问题
I use spaCy 1.6.0 on Ubuntu 14.04.4 LTS x64 with python3.5. To install the English model of spaCy, I tried to run:
This gives me the error message:
ubun@ner-3:~/NeuroNER-master/src$ python3.5 -m spacy.en.download
Downloading parsing model
Traceback (most recent call last):
File "/usr/lib/python3.5/runpy.py", line 184, in _run_module_as_main
"__main__", mod_spec)
File "/usr/lib/python3.5/runpy.py", line 85, in _run_code
exec(code, run_globals)
File "/usr/local/lib/python3.5/dist-packages/spacy/en/download.py", line 25, in <module>
plac.call(main)
File "/usr/local/lib/python3.5/dist-packages/plac_core.py", line 328, in call
cmd, result = parser.consume(arglist)
File "/usr/local/lib/python3.5/dist-packages/plac_core.py", line 207, in consume
return cmd, self.func(*(args + varargs + extraopts), **kwargs)
File "/usr/local/lib/python3.5/dist-packages/spacy/en/download.py", line 18, in main
download('en', force=False, data_path=data_path)
File "/usr/local/lib/python3.5/dist-packages/spacy/download.py", line 25, in download
about.__models__.get(lang, lang), data_path)
File "/usr/local/lib/python3.5/dist-packages/sputnik/__init__.py", line 159, in package
pool = Pool(app_name, app_version, expand_path(data_path))
File "/usr/local/lib/python3.5/dist-packages/sputnik/pool.py", line 19, in __init__
super(Pool, self).__init__(app_name, app_version, path, **kwargs)
File "/usr/local/lib/python3.5/dist-packages/sputnik/package_list.py", line 33, in __init__
self.load()
File "/usr/local/lib/python3.5/dist-packages/sputnik/package_list.py", line 51, in load
for package in self.packages():
File "/usr/local/lib/python3.5/dist-packages/sputnik/package_list.py", line 47, in packages
yield self.__class__.package_class(path=os.path.join(self.path, path))
File "/usr/local/lib/python3.5/dist-packages/sputnik/package.py", line 15, in __init__
super(Package, self).__init__(defaults=meta['package'])
KeyError: 'package'
ubun@ner-3:~/NeuroNER-master/src$
What could the issue be?
The output of pip3 freeze
is:
ubun@ner-3:~/NeuroNER-master/src$ pip3 freeze
appdirs==1.4.3
cloudpickle==0.2.2
command-not-found==0.3
cycler==0.10.0
cymem==1.31.2
cytoolz==0.8.2
decorator==4.0.11
dill==0.2.6
en-core-web-sm==1.2.0
flexmock==0.10.2
language-selector==0.1
matplotlib==2.0.0
murmurhash==0.26.4
networkx==1.11
numpy==1.12.1
packaging==16.8
pathlib==1.0.1
plac==0.9.6
preshed==0.46.4
protobuf==3.2.0
pycurl==7.19.3
pygobject==3.12.0
pyparsing==2.2.0
python-apt===0.9.3.5ubuntu2
python-dateutil==2.6.0
pytz==2016.10
requests==2.13.0
scikit-learn==0.18.1
scipy==0.19.0
semver==2.7.6
six==1.10.0
spacy==1.6.0
sputnik==0.9.3
tensorflow==1.0.1
termcolor==1.1.0
thinc==6.2.0
toolz==0.8.2
tqdm==4.11.2
ufw===0.34-rc-0ubuntu2
ujson==1.35
unattended-upgrades==0.1
wrapt==1.10.10
yolk==0.4.3
I have the same issue with spaCy 1.5.0. The issue isn't present with spacy-1.7.2.

#### [Items from a dataset]

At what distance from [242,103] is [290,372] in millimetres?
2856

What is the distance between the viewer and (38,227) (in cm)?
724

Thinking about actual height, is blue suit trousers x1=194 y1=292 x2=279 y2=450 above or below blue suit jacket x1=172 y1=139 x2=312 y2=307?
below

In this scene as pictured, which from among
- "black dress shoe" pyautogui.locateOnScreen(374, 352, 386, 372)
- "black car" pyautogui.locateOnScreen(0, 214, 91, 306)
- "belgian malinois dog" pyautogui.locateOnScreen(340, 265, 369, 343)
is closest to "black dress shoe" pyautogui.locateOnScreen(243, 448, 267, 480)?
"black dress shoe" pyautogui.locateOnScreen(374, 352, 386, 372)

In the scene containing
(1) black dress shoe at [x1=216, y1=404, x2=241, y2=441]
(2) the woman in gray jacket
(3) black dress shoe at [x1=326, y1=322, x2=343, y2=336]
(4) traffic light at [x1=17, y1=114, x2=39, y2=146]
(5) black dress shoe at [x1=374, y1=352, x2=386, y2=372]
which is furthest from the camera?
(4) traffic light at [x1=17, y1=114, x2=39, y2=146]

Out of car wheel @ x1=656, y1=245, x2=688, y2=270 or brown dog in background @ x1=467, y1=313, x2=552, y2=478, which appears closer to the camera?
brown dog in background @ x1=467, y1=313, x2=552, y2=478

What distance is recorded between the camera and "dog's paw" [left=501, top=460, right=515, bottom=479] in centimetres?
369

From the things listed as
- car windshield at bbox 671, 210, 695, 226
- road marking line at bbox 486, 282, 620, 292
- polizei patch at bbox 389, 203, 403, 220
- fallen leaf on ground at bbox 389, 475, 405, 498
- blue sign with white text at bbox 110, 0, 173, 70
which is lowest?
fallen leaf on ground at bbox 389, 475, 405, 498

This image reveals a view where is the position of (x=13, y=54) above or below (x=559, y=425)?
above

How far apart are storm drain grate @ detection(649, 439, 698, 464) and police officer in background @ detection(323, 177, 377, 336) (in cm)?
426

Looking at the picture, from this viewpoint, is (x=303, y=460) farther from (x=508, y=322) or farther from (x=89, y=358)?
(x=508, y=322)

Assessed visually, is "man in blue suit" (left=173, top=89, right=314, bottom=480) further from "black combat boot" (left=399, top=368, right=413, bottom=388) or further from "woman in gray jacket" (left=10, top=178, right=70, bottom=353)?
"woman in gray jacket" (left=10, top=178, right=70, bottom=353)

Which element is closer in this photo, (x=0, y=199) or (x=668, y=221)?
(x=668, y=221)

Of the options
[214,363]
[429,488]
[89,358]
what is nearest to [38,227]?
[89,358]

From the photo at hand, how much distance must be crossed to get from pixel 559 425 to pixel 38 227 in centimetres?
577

#### [What you have to do]
Continue the forum post about the spaCy model download error, picking up after its last sentence.

#### [Written answer]
回答1:
TL;DR
That's because the sputnik
package has been deprecated since spacy > 1.5.
Best bet is to upgrade your Spacy to the latest one. Or at least up till 1.7 =)
Otherwise, you could try:
pip3 install https://github.com/explosion/spaCy/releases/download/v1.6.0/en-1.1.0.tar.gz
But do note that this might mess up your python environment if have the new spacy models already installed. Remember to use virtual environment, esp. on back-versioned libraries!
Also, this is dependent on the fact that Spacy 1.6 can be installed properly =(
In Short
See https://github.com/explosion/spaCy/issues/711 and https://github.com/explosion/spaCy/releases/tag/v1.6.0
In Long
Looking at the code from https://pypi.python.org/pypi/sputnik
From sputnik/package.py
:
import os
import logging
from . import util
from . import default
from .package_stub import PackageStub
class NotIncludedException(Exception): pass
class Package(PackageStub): # installed package
def __init__(self, path):
meta = util.json_load(os.path.join(path, default.META_FILENAME))
super(Package, self).__init__(defaults=meta['package'])
self.logger = logging.getLogger(__name__)
self.meta = meta
self.path = path
@property
def manifest(self):
return self.meta['manifest']
def has_file(self, *path_parts):
return any(m for m in self.manifest if tuple(m['path']) == path_parts)
def file_path(self, *path_parts):
path = util.get_path(*path_parts)
if not self.has_file(*path_parts):
raise NotIncludedException('package does not include file: %s' % path)
return os.path.join(self.path, path)
def dir_path(self, *path_parts):
# TODO check whether path is part of package
path = util.get_path(*path_parts)
return os.path.join(self.path, path)
Looking at
from . import default
meta = util.json_load(os.path.join(path, default.META_FILENAME))
super(Package, self).__init__(defaults=meta['package'])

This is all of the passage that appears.